Ranger Naturalist Edwin McKee with pygmy nuthatch, circa 1929.
NPS photo by Ensor. Grand Canyon National Park #5988.
Ranger Naturalist Edwin McKee with pygmy nuthatch, circa 1929.

The Grand Canyon has always attracted people who fall deeply in love with the landscape and its lessons. One of those who made the place his life’s work was Edwin Dinwiddie McKee.

Born in Washington, D.C. in 1906, McKee was influenced by his scoutmaster Francois Matthes, an early Grand Canyon mapmaker. A summer paleontology internship at the canyon was all it took to ignite young Eddie’s life-long love affair with geology.

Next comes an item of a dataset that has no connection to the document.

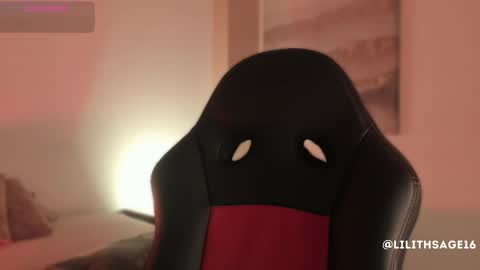 lilith_sage_ online show from November 22, 11:42 am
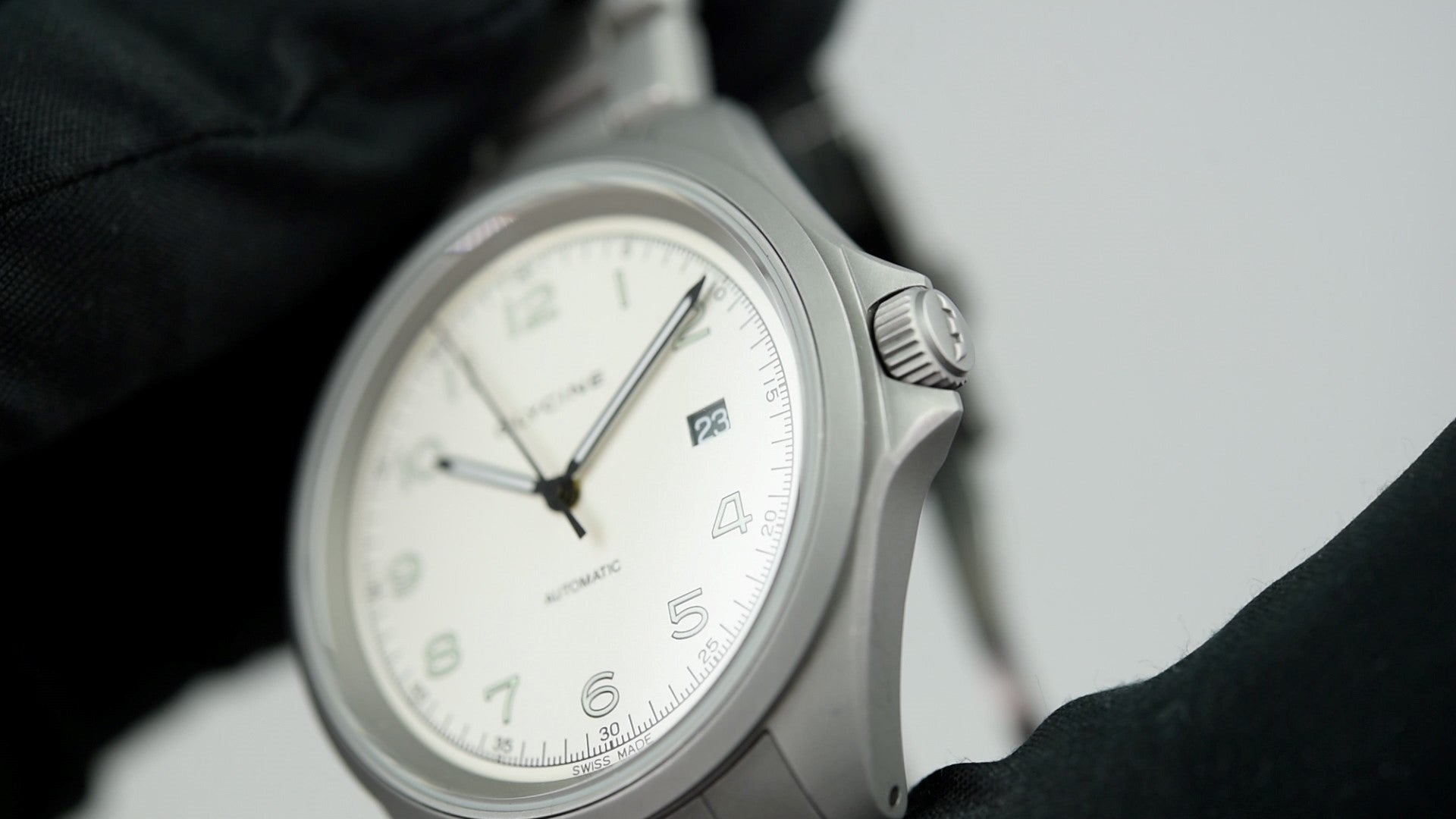 Glycine Combat 7 3898.4 Men's Automatic Watch - Pre-Owned Swiss Military Timepiece for Outdoor Adventures & Everyday Wear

In 1929 McKee became the park’s full-time naturalist when his predecessor, Glen Sturdevant, drowned in the Colorado River. Geology was always his first interest, but McKee was also an all-around good naturalist. In the pages of the classic publication Grand Canyon Nature Notes, he wrote about everything from bats and birds to lizards and limestones.

He soon met Barbara Hastings, and impressed her by hiking across the canyon to visit her on the North Rim. They soon married, and spent their first eleven years together in the park. They banded birds, collected butterflies, and completed a study of Havasupai baskets.

McKee went on to a long career in geology. His monographs on the canyon’s major rock layers added greatly to an understanding of how the striking scenery had formed. He’s been called the “premier research scientist of Grand Canyon geology” in the twentieth century.

Eddie McKee died in 1984. His ashes, and Barbara’s, are buried in the Grand Canyon Cemetery on the South Rim. On his grave marker, a slab of Tapeats Sandstone, is inscribed a simple word: “Teacher.”